Tolomeo se veía avejentado. Solo tenía una franja de pelo en torno a la cabeza calva, casi como Pantero de Rodas. Seguía frunciendo los labios con un gesto involuntario de sorna (que contradecía su agradable disposición de carácter) y tenía manchas de vejez en las manos; y llevaba una diadema.
—Supongo que ahora ambos somos reyes —dijo a modo de saludo—. Parece que solo haga unos veranos que me senté en la tumba de Alejandro y te relaté la historia de su vida. Y ahora eres rey.
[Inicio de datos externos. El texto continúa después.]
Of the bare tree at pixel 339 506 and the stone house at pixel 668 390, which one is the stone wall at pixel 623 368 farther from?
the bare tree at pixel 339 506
—Bueno —dijo Sátiro, arrodillándose—, soy rey de unos cuantos caballos y ovejas. No me avergüenza postrarme ante ti, poderoso señor de Egipto.
Tolomeo se levantó y lo abrazó.
—En realidad nunca creí que lograras tomar el maldito palacio, muchacho. Pero lo hiciste. La única victoria en mi favor en estos cuatro años de guerra maldita por los dioses. Corre el rumor de que este verano has luchado contra los piratas.
Sátiro le refirió sucintamente la actividad de su escuadrón.
Amintas, el almirante de Tolomeo, asintió.
—Los derrotaste, ¿pero cuántos destruiste?
Sátiro contó en voz alta.
—Hundí cuatro. Me quedé cinco y hundí otros dos al cabo de unos días. Solo me cabe esperar que León y Pantero apresaran más.
Amintas asintió.
—Así lo espero también yo. Pero debes reconocer que es posible que otros treinta barcos podrían unirse a Plistias cualquier día de estos.
Sátiro se encogió de hombros.
—Es posible. Pero, de igual modo, el resto de mi escuadrón podría llegar. Diocles reunirá cuantas naves encuentre en Rodas. Debería ir un día detrás de mí, dos como máximo, y quizá no haya encontrado el maldito viento de proa que nos ha rezagado mientras costeábamos la isla.
—Mi señor, con el debido respeto, debo preparar la guerra con lo que tengo ante mis ojos. Con tus cuatro naves, tu hermoso penteres, estamos más igualados que nunca. Ciento noventa y cuatro contra doscientas siete naves que se enfrentarán en la línea de combate.
Amintas levantó los brazos hacia Tolomeo de Egipto.
—En mi opinión no podemos arriesgarnos a aguardar más naves del señor Sátiro. Hay las mismas probabilidades de que mañana a mediodía veamos llegar treinta barcos piratas para unirse a Plistias.
Sátiro no podía discutir al respecto.
—Mis tripulaciones están cansadas —dijo.
Tolomeo sonrió con picardía.
—Ofréceles una paga en metálico —dijo—. Mañana lanzamos las tabas.